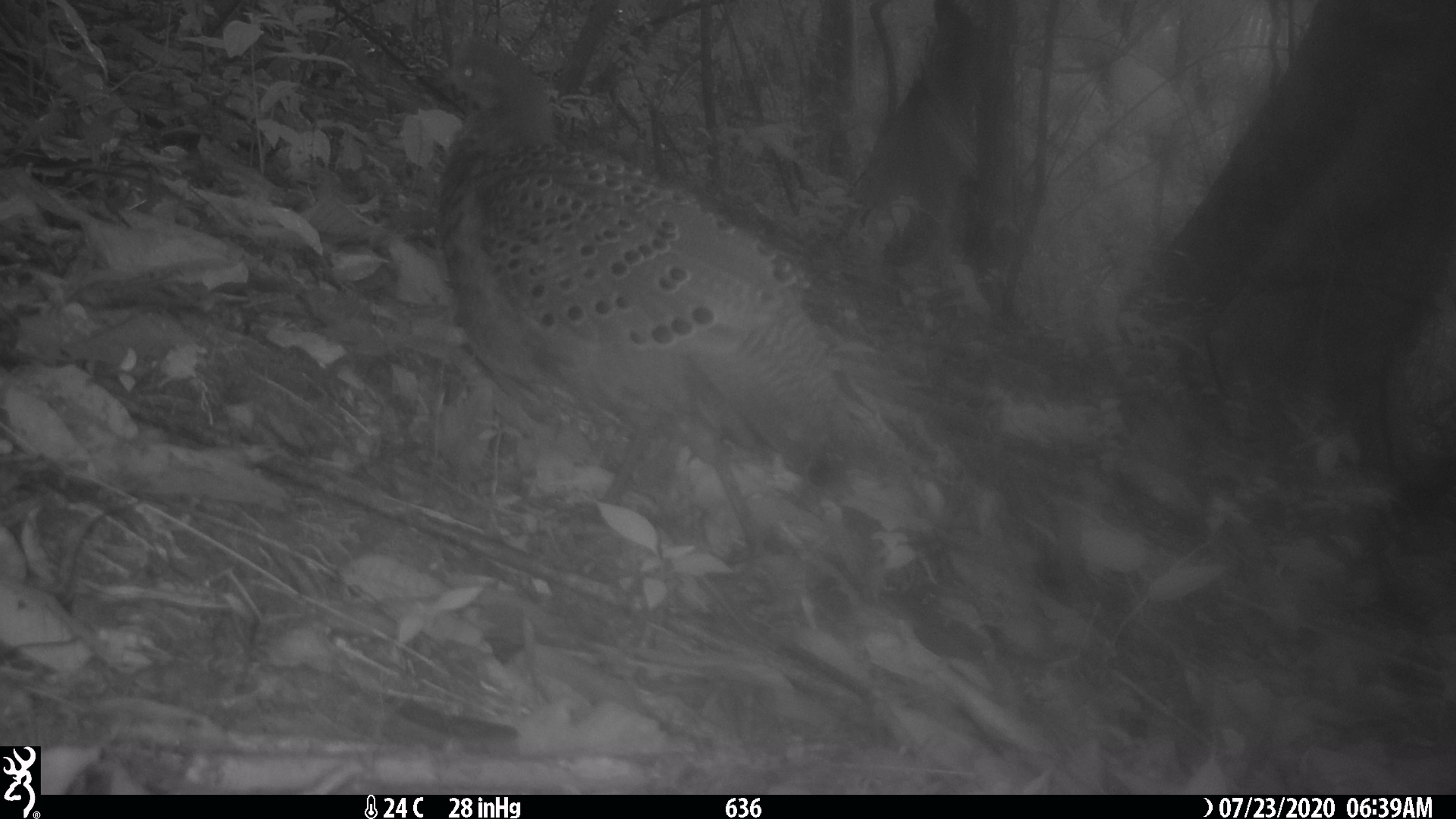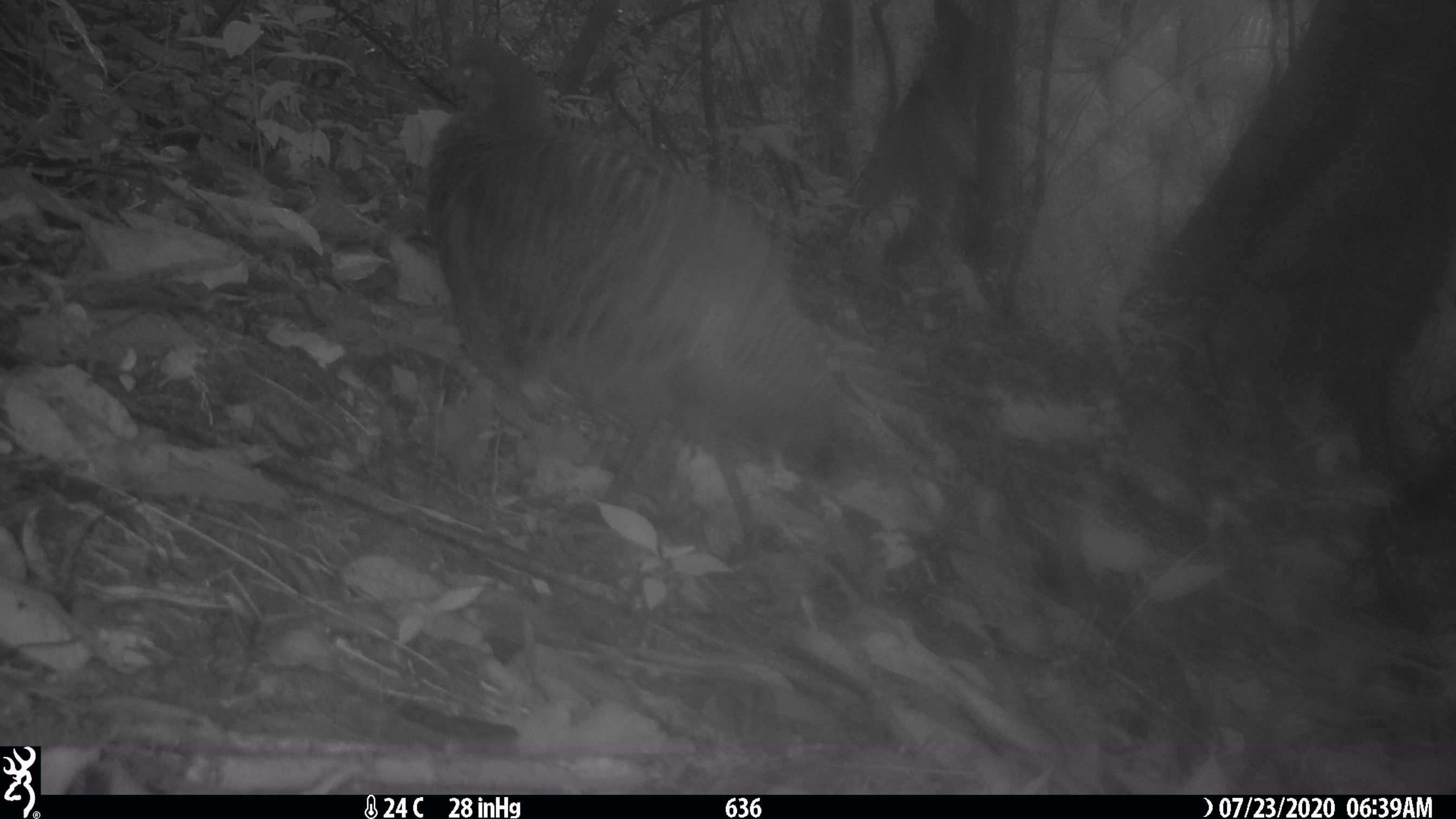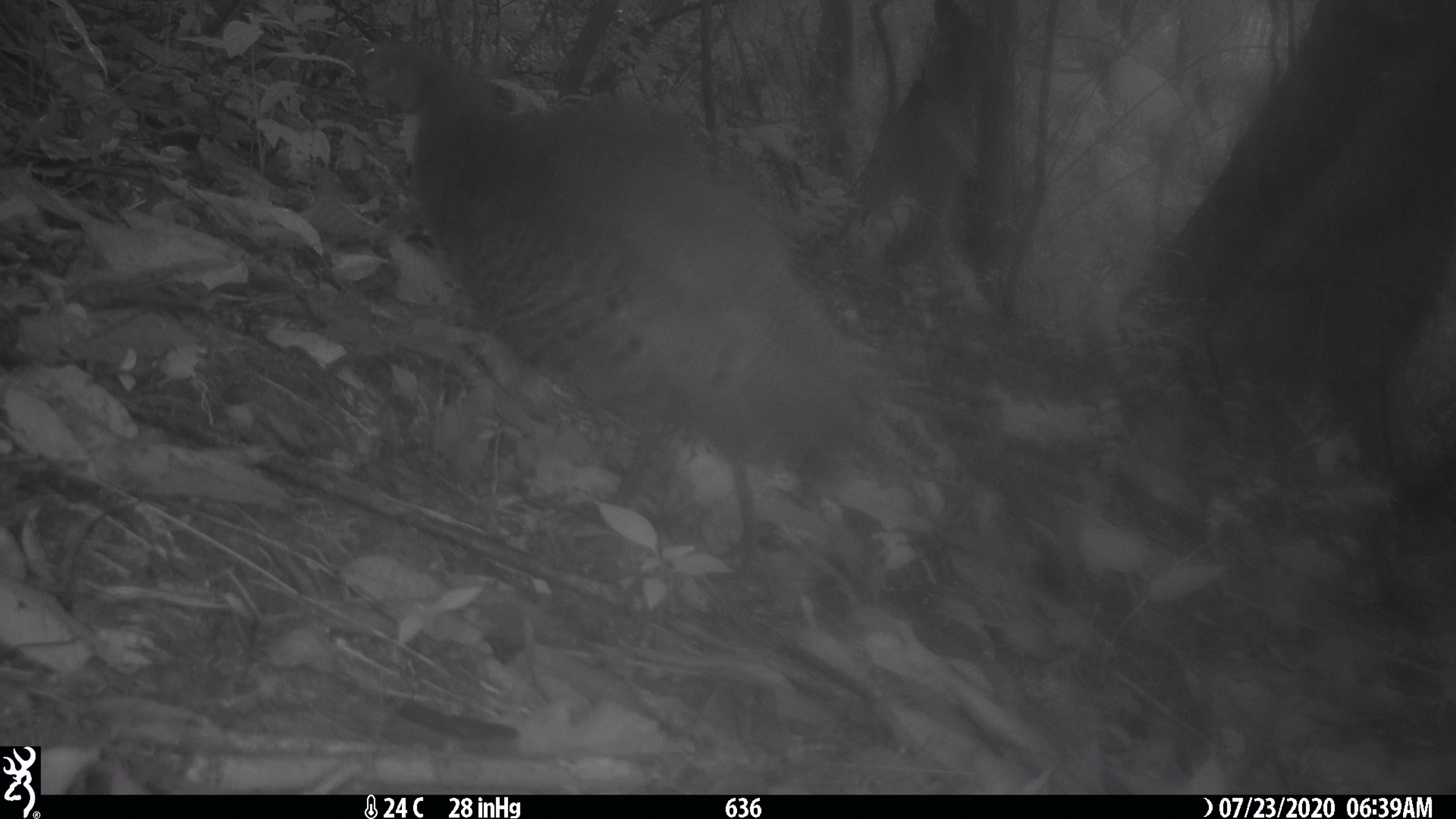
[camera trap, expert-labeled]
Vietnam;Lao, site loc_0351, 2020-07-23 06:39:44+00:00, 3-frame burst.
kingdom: Animalia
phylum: Chordata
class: Aves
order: Galliformes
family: Phasianidae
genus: Polyplectron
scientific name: Polyplectron bicalcaratum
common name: gray peacock-pheasant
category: grey peacock pheasant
Grey peacock pheasant (gray peacock-pheasant) (Polyplectron bicalcaratum). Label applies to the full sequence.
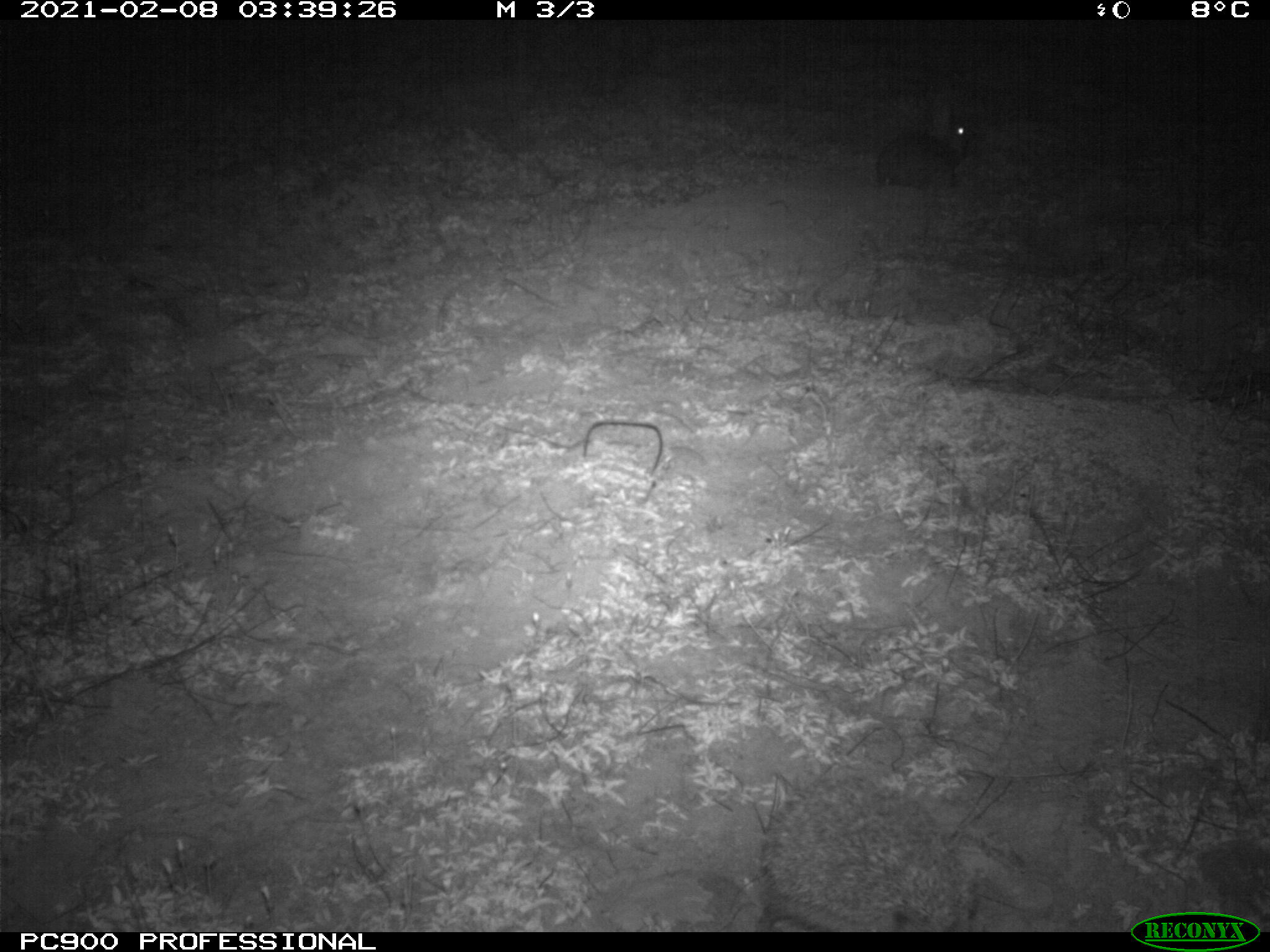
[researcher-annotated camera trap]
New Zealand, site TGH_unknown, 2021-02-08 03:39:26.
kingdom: Animalia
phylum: Chordata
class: Mammalia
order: Eulipotyphla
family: Erinaceidae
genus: Erinaceus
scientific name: Erinaceus europaeus europaeus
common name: european hedgehog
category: hedgehog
Hedgehog (european hedgehog) (Erinaceus europaeus europaeus).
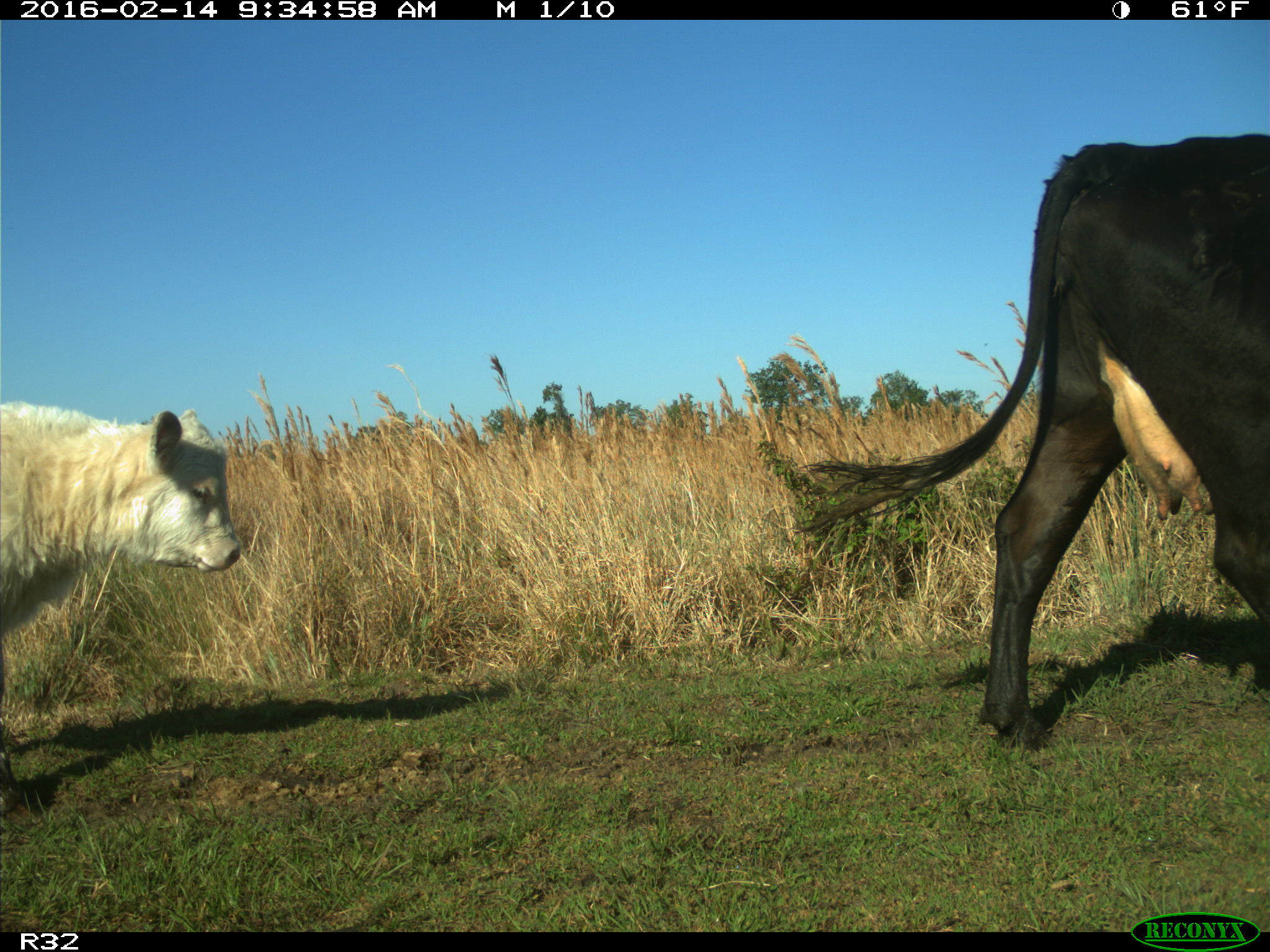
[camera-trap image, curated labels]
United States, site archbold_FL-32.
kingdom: Animalia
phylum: Chordata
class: Mammalia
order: Artiodactyla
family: Bovidae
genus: Bos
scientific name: Bos taurus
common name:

..........

= What the task asks =
Pull out every line holding "common" from the records above, and copy it.

= Task answer =
common name: gray peacock-pheasant
common name: european hedgehog
common name:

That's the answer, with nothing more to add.